Bolton's use of a first-person narrator helps keep the suspense going, because a lot of that suspense -- it becomes clear -- revolves around who Lacey is and her own past. Could something in her life before she joined the police explain what is happening now? Even though we know Lacey knows more than the senior police figures about what is going on, the author never lets us inside her head quite far enough to understand what she does know. As the clues pile up and the crimes are linked by more than just an insane perpetrator, it becomes clear that the killer isn't just Jack the Ripper, but someone with a cause. Right up to the final pages, when Lacey tries to do what she thinks is the only thing that will end the bloodshed, her real identity and motivation remain unclear, along with the identity of the killer.

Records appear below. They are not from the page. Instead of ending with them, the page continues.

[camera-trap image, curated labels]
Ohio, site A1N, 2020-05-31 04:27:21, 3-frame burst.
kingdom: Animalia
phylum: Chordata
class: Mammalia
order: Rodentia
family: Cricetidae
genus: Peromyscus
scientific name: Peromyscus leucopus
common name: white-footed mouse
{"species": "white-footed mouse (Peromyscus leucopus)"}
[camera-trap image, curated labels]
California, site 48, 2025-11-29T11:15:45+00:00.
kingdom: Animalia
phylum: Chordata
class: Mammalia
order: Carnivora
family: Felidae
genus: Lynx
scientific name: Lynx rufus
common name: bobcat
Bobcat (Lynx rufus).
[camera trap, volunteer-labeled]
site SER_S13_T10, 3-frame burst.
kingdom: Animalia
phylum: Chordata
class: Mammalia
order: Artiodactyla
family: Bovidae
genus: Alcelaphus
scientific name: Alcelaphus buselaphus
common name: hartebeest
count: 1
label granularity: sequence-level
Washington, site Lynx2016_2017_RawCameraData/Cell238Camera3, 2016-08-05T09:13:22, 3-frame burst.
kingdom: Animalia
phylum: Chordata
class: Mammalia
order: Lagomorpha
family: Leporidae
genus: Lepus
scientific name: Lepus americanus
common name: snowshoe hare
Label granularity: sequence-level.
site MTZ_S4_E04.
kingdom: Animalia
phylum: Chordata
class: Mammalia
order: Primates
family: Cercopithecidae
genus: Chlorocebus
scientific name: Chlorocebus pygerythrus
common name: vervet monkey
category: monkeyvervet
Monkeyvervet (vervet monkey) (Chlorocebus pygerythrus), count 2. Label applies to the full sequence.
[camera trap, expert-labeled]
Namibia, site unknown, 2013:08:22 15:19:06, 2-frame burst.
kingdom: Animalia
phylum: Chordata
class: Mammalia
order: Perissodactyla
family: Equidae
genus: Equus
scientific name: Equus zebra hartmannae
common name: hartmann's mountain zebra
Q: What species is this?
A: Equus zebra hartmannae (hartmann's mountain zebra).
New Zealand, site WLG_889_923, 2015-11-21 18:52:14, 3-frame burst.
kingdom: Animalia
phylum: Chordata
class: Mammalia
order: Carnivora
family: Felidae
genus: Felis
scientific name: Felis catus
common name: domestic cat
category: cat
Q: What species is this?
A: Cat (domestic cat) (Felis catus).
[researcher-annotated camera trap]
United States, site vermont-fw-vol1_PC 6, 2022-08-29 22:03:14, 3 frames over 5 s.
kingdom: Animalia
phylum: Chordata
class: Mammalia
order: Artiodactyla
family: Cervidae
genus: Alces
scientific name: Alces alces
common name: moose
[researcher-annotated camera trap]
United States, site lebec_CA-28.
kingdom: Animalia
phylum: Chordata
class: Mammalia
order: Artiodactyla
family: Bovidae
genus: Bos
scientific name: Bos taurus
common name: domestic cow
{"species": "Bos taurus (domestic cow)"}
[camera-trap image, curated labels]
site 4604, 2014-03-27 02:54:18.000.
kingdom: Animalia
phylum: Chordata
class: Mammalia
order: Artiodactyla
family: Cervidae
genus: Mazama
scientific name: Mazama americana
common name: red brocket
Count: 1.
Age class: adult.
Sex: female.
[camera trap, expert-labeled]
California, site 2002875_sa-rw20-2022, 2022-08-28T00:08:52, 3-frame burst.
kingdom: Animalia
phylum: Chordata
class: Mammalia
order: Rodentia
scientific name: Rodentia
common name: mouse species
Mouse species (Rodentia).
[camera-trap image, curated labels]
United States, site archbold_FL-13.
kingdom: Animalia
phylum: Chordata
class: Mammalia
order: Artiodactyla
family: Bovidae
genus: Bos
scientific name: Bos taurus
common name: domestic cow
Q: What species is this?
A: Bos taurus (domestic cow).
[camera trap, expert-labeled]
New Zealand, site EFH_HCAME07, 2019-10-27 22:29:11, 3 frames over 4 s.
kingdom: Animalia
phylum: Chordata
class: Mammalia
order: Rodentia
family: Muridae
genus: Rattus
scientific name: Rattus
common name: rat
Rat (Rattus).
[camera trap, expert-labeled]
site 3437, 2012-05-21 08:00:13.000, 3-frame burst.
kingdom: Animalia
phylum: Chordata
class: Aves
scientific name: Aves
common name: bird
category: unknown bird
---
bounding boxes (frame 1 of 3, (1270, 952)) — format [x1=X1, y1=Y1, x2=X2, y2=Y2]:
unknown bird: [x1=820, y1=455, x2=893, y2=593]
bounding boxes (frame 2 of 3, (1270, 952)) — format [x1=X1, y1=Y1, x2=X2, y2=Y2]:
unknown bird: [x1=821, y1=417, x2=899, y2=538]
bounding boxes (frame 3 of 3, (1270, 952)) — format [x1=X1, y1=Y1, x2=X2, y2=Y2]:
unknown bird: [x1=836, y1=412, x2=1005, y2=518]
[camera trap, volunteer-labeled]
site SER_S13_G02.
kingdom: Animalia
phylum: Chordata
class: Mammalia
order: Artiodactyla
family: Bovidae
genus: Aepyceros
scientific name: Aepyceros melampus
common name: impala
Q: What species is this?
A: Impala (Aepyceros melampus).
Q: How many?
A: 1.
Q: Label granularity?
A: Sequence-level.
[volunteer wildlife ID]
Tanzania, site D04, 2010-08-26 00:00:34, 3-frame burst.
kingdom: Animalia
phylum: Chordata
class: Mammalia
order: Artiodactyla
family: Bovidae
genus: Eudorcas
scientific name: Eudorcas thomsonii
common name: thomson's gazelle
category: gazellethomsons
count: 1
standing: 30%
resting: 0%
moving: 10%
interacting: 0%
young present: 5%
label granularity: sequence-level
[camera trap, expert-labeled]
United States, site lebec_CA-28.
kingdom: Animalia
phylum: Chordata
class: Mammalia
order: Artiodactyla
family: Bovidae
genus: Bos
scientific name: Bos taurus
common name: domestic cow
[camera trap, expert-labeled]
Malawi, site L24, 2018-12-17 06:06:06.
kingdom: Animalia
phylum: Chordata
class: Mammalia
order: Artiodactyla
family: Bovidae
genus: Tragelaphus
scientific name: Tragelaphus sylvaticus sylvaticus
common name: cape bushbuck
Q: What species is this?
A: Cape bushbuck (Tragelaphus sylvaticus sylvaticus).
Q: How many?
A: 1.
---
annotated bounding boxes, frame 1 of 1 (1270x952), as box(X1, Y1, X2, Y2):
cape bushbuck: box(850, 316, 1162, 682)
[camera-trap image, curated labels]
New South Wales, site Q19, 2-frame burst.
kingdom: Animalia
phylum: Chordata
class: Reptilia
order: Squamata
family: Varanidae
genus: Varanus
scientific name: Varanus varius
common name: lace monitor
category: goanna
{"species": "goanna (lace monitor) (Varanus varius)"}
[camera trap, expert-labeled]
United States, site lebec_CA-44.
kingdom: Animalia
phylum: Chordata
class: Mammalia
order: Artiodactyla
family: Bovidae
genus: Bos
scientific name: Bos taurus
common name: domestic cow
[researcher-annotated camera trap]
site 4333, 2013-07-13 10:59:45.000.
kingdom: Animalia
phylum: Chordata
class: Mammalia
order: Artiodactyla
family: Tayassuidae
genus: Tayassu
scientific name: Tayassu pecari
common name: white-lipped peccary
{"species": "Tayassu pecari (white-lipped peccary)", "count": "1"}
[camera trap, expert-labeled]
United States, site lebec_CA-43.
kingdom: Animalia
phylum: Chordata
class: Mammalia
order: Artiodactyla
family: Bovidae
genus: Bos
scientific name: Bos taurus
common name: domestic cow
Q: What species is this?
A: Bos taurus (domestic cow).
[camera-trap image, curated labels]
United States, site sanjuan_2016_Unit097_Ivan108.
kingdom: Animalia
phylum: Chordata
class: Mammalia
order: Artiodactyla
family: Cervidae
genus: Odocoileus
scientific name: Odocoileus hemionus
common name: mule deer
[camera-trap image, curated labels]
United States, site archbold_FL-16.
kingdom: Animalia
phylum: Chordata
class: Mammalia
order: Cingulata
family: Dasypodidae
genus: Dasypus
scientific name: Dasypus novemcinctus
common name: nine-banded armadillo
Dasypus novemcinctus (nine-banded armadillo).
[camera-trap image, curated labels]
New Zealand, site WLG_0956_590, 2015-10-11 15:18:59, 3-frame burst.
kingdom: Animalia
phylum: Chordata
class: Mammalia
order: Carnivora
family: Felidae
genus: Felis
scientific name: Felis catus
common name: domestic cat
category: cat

In many ways, this is a standard "serial killer murder mystery", albeit with a different kind of protagonist. That caveat makes a big difference to the narrative, however, and turns it into as much of a suspense story as it is a mystery. Bolton has chosen a tricky path by opting for a first-person narrator like Lacey, but she avoids most of the missteps; she also succeeds in blending enough Ripper elements with details of very modern-day crimes that the book as a whole ends up being a real page-turner. This is a cut above most police procedurals, the books that rely so heavily on the procedures of police work that they end up feeling formulaic and predictable. Lacey Flint's narrative is anything but. The climax feels a bit rushed and -- at times -- implausible, but the final pages restore a haunting sense of mystery.

Recommended to mystery and suspense fans; this isn't a literary mystery with oodles of character development and so on, but it's a great summer beach read to which I'd happily give 4 stars. I got an advance review copy of this from the LibraryThing Early Reviewer program.